Per quanto riguarda la suonabilità ed il suono effettivo dello strumento, potrei
forse non essere la persona più adatta a garantire l’oggettività della prova, ma
cercherò di esserlo il più possibile.
Imbracciata la chitarra risulta pesante (comunque assomiglia al peso di una
Gibson originale) ciò nonostante lo strumento risulta essere ben bilanciato. Io
che sono abituato a tastiere e manici Gibson non mi sono trovato subito bene con
quello di questa chitarra, che scala a parte, è molto sottile e veloce, ma
comunque preciso e basta poco per abituarsi. Il radius della tastiera
molto contenuto invita a bending e acrobazie senza limiti e pur mantenendo scala
simil-Fender, risulta davvero molto più facile di quest ultimo. Dopo aver
regolato bene l’angolazione del manico, molle, sellette del ponte e l’altezza di
queste, sono riuscito ad ottenere una action abbastanza bassa, anche se il
limite in questo caso è venuto dalle sellette del ponte che non sono di buona
qualità e dovrò provvedere a sostituire al più presto. Infatti all’abbassarsi
troppo dell’action abbiamo che le corde non spianano più perfettamente sulle
sellette (specie i cantini) e tendono a vibrare fastidiosamente; ho tentato di
risolvere il problema aiutandomi con una sottilissima lima, ma esso non è ancora
del tutto sparito. Il sustain è veramente buono, molto meglio di ogni mia più
rosea aspettativa, non siamo ai livelli Les Paul, ma sicuramente ci si avvicina
tanto e tutto questo pur montando un Floyd Rose, che grazie al ponticello blocca
corde non fa perdere mai l’intonazione, anche se a dire la verità è veramente
noioso da accordare quando si deve mettere una nuova muta…

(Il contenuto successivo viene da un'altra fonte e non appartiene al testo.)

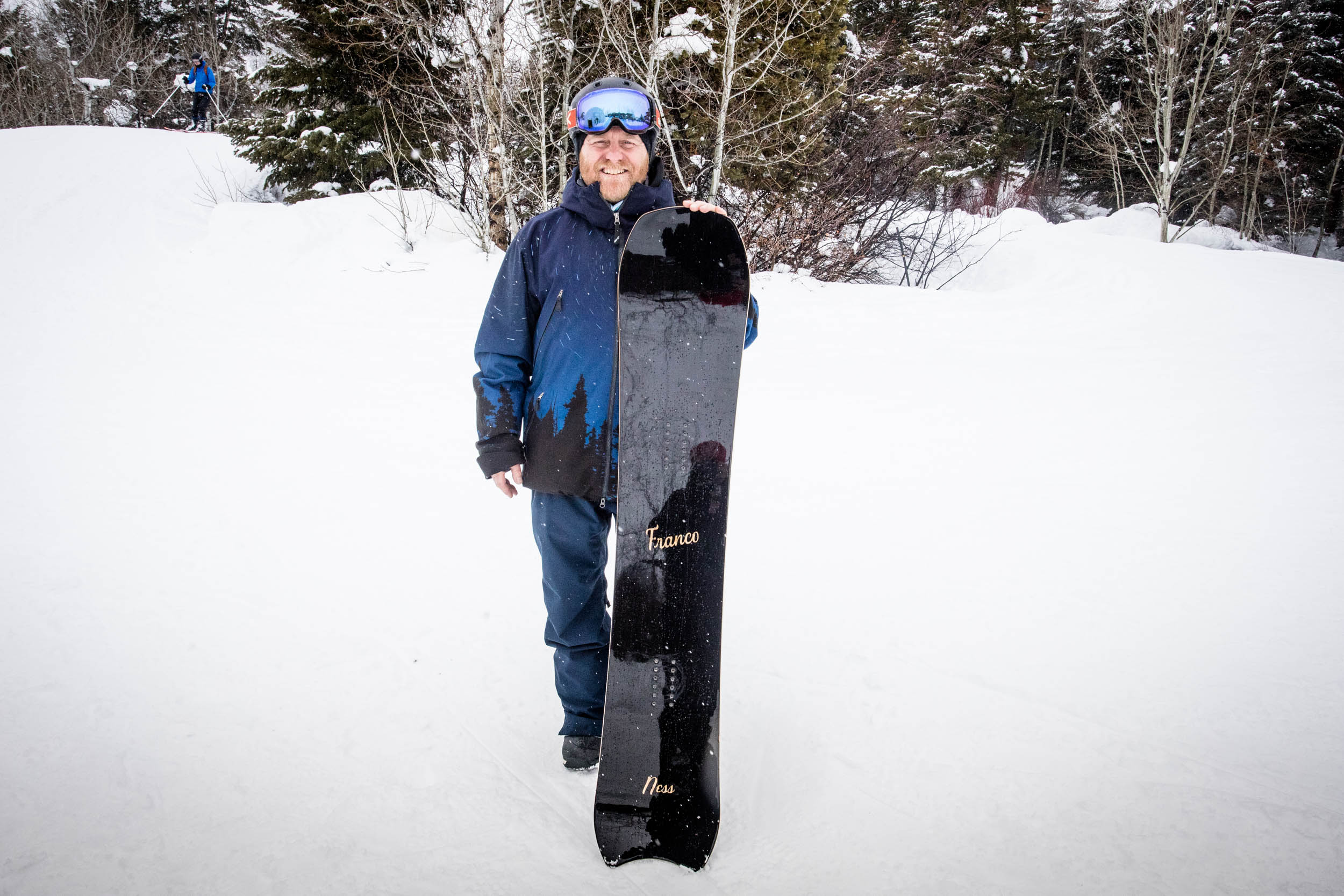 Custom snowboard builder and Franco Snowshapes founder, Mikey Franco, holds The Ness.. Click to view image.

Con questa chitarra si può spaziare da accordi e fraseggi jazz-blueseggianti, e
passare ai toni più scuri e cattivi del rock e dell’hard rock. Certo ci si può
fare anche metal, ma forse per quello sarebbero meglio altri microfoni, magari
ceramici o attivi invece che AlNiCo. Lo switch, avendo spostamenti orizzontali
anziché verticali come tutte le altre chitarre è più difficile da digerire, ma
basta farci l’abitudine. I controlli di tono e volume funzionano perfettamente,
ed alla fine ci si ritrova con una chitarra bella (a mio modo di vedere) che
suona anche bene. Il legno di ulivo tende poi a sottolineare le frequenze
medio-acute, senza esagerazioni però e quindi, aldilà del peso “proibitivo”

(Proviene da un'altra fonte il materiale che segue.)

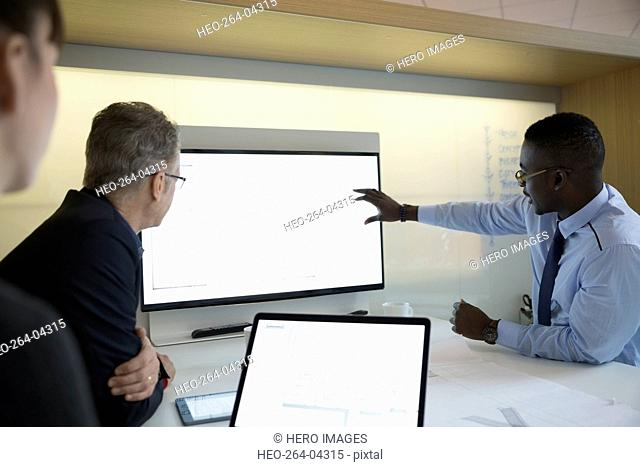 Architects discussing digital blueprint on monitor in meeting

rappresenta una bella alternativa ai legni tradizionali, ma attenzione: è
difficilmente lavorabile e col tempo, se non ben stagionato, tende a dare delle
crepe. Per quanto riguarda, ancora, questo legno, c’è da dire che essendo le
piante di questo albero (almeno in toscana) tenute piuttosto basse e comunque di
dimensioni molto contenute, è difficile trovare delle tavole di dimensioni
adeguate e completamente esenti da difetti estetici: nel mio caso c’è una
“cipollatura” (cioè una crepa) sulla coda superiore dello strumento, ma è ferma
ormai da tre anni su quel livello e quindi credo che non si schianterà più; per
sicurezza, comunque, ho provveduto ad inserire una spina fermata con colla in
maniera che tale “magagna” non si estenda, ma rimanga, al massimo, così come è
ed il corpo risulti essere ancora più solido. Per stuccare piccole imperfezioni
del legno ho usato una miscela composta da: colla vinilica, polvere finissima
(impalpabile) di legno di ulivo, stucco da muro e/o legno e per finire ho
ricavato il vero colore del legno aggiungendo polveri dei colori che vengono
utilizzati in ceramica per il giallo, l’arancio ed il bruno. Ci sono in
commercio delle apposite terre che servono allo scopo, ma visto che mio padre fa
il ceramista e ho in casa queste polveri ho voluto sperimentare anche questo e
direi che i risultati non sono male a patto di tenere presente che prima del
tiraggio, lo stucco, ha un colore più scuro di quando secca e tende ad
opacizzarsi è divenire più polveroso e chiaro.
Inoltre direi che imbracciare uno strumento auto-costruito (non auto-assemblato,
che pure è una cosa piacevole) regala emozioni uniche in quanto si è detentori
di uno strumento unico al mondo, che è stato personalmente curato come un
bambino che cresce durante la sua evoluzione da tavola di legno grezzo a
chitarra.
In spiccioli:
PRO:
L’ho fatta io!
Si suona bene ed ha un bel timbro
Linea (secondo me mozzafiato! …ma sono, ovviamente, di parte)
CONTRO:
E’ pesante
Sellette del ponte di bassa qualità (comunque le sostituirò al più presto!!)
L’ulivo è dannatamente difficile da lavorare!